Hasta ahora, los intentos de reproducirlos en Murcia y en Marruecos fracasaron porque cuando los sacan del duro clima lucense «pican todos que rabean»
08 may 2008 . Actualizado a las 02:00 h.«Os pementos de Mougán, como os de Padrón, uns pican e outros non». La vinculación a los padroneses permite aprovechar la rima del popular dicho para constatar una realidad. Sin embargo, al margen de que ambos pueden picar de verdad y de compartir una larga historia, poco más tienen en común unos y otros. Los de Padrón son pequeños, afilados y conocidos en todas partes. Los que reciben el nombre de la parroquia guntinesa de Mougán siempre gozaron de gran aprecio pero básicamente en el municipio de Guntín y en un radio que abarca a los limítrofes.
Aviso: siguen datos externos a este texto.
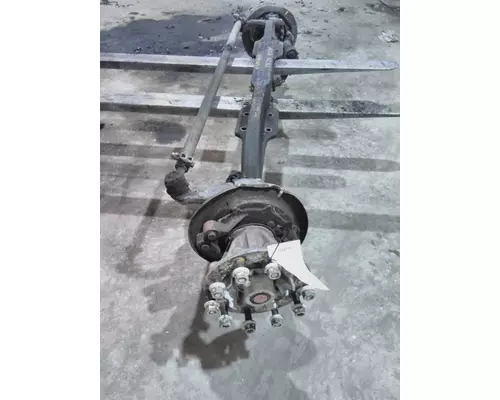 MERITOR-ROCKWELL MFS-12-143A-N AXLE ASSEMBLY, FRONT (STEER)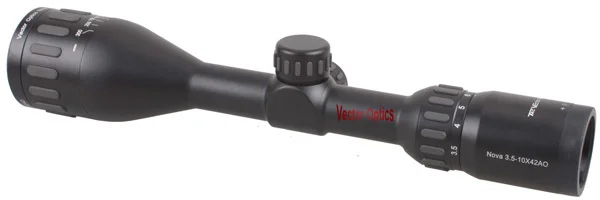 VO Nava 3.5-10x42AO Acom 1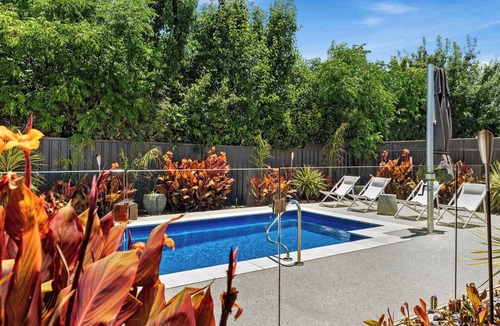 Yarrawonga House | The Witton Yarrawonga - Winter Special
Su cultivo fue descendiendo a medida que iban quedando deshabitadas las parroquias de Mougán, Mosteiro, Francos y otras de la zona. Pero las cosas están cambiando y en estos momentos ya hay un par de invernaderos que producen varias toneladas. El primero lo montó en la localidad de Lousada (Guntín) hace cinco años el matrimonio formado por Julio Vázquez Vigo y Elena Amor Castro, junto con su hijo Alberto.
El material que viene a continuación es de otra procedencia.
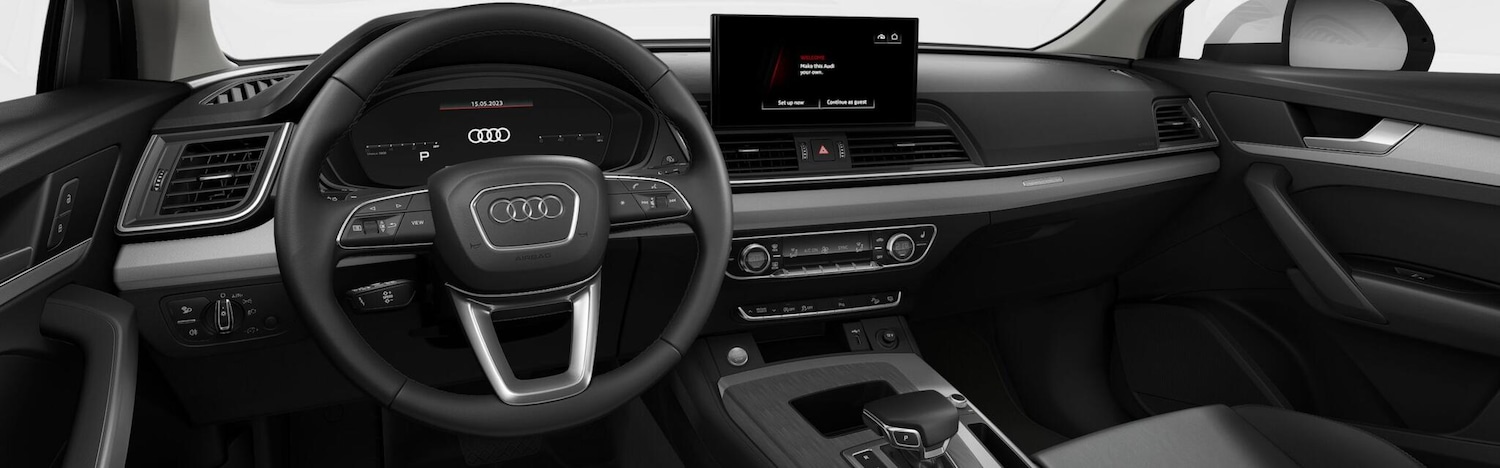 Used Audi Q5 2025 for sale - 76805423: Photo 4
Son naturales de Mosteiro y en las huertas de las respectivas casas paternas siempre los hubo. Por eso, cuando hace más de un lustro se celebraron unas charlas y reuniones en el colegio de Lousada, organizadas por la Consellería de Agricultura, se animaron a ponerse al frente de la tarea de evitar la desaparición y conseguir la recuperación de estos pimientos autóctonos. Como la actividad y los ingresos principales proceden del supermercado que regentan, dudan de que hasta ahora el cultivo de pimientos de Mougán resulte rentable como actividad única, si bien están convencidos de que en pocos años sí lo será.
Hace también unos cuatro años la Xunta comenzó el estudio de las características y a experimentar con los pimientos de Mougán, trabajo que realiza con los de Padrón desde hace dos décadas. En estos momentos ya fue enviada a Bruselas la documentación para conseguir el reconocimiento de indicación geográfica, ya que la denominación de origen ni siquiera la tienen los de Padrón, por eso les resulta más difícil luchar contra las suplantaciones de los que se producen en Murcia y en Marruecos.
Este problema por el momento no lo tienen los de Mougán ya que, según recuerdan Elena y Julio, hubo intentos de cultivarlos allí «pero pican todos que rabean». Los técnicos dicen que son pimientos que requieren un clima especial -Lousada está a 500 metros de altitud- y con temperaturas más suaves y altas salen todos picantes.
La investigación se centra en conseguir variedades que no piquen. Ahora un porcentaje importante de los más grandes suelen ser picantes, aunque son más sabrosos y hay gente que los prefiere, según señala Julio Vázquez. Tienen un tamaño medio y son redondeados y carnosos, aunque resultan más difíciles de definir, como constataron los representantes de la consellería que elaboraron el informe para remitir a Bruselas. La lluvia o el riego tienen una incidencia fundamental, de modo que cuanta más agua, menos pican.